OK, so this example is not one that is going to set the world alight but its in the public domain, which helps. I have to get drunk with people who, in terms of scientific visualisation, have bigger fish to fry. But these days we (Sun) have bigger fish on the chopping board - especially petabyte storage and grids; both of the compute and storage varieties. You canot build these things in the lab on a whim; you have to model and modelling means visualisation.
I found this graph more intuitive:
![]() |
require(lattice)
g_data <- read.table
(fileName <- choose.files("*.csv"), header=T)

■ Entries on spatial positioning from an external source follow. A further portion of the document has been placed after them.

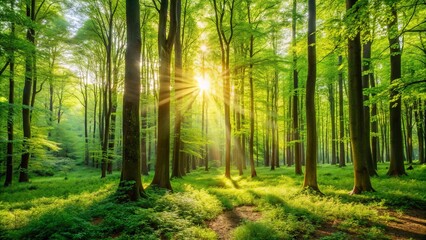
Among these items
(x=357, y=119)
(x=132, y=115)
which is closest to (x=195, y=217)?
(x=132, y=115)

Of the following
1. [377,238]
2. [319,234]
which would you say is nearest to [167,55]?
[319,234]

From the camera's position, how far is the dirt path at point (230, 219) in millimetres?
5797

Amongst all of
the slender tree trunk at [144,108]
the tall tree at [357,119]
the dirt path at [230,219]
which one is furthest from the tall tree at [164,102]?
the slender tree trunk at [144,108]

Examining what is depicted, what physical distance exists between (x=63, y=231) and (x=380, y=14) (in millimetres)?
9223

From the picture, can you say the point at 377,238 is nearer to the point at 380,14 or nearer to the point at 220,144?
the point at 380,14

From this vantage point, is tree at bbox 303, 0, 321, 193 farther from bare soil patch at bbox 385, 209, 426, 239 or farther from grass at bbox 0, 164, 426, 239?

print(wireframe(g_data$mbs ~ g_data$soc_buf
* g_data$send_kb,
zlab="Mb/s" ,
ylab="Send size (Kb)" ,
xlab="Socket buffer size (Kb)" ,
drape = TRUE,
colorkey = TRUE
) )
|
The code to the above is for the The R Package, a free software environment for statistical computing and graphics, more of which below. I think the key message is "This is not a lot of code" (to 'fess up, I did have to deprocess the pretty printed table back to CSV). So this more or less tells us that one of the variables has little effect. But we can do better than this:
![]() |
g_data <- read.table(fileName <- choose.files("*.csv"), header=T)
print(splom( ~ g_data)
|
This gives us a scatterplot matrix. In two lines of code we can compare the relationship between every variable in the test and the relationships leap from the page. In our case there are only three dimensions but trellis graphics (in S-Plus, the commercial version) or lattice graphics (in R) allow us several graphical methods to visually explore our data.

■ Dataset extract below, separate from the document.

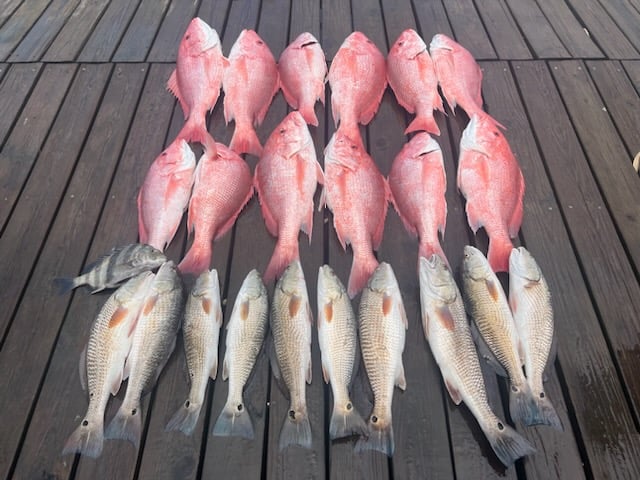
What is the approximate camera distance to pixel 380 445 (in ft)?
6.28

What does it tell us? That after a certain point, increasing the size of the buffer provides no further boost in throughput. This is important as kernel memory is a finite resource.
Then its just a matter of drilling down for the "management summary" (But 'fessing up again, I am daintily sidestepping the thorny topic of non-linear regression analysis. Another day.):
![]() |
xyplot(mbs ~ soc_buf_kb , aspect = "xy", ylab = "Mb/s" , xlab = "Socket buffer size (Kb)") |
So then. The my elevator pitch for R.
When all is said and done, its really good for performance & capacity planning "exploration"; later on I'll measure an elephant for you in pretty quick time in R.
So endeth my first blog; respect and gratitude to David Levy for requisite motivational arse kicking and Simon Dachtler for finding time to produce my banner graphic while still keeping the Far-East manufacturing economy ticking over.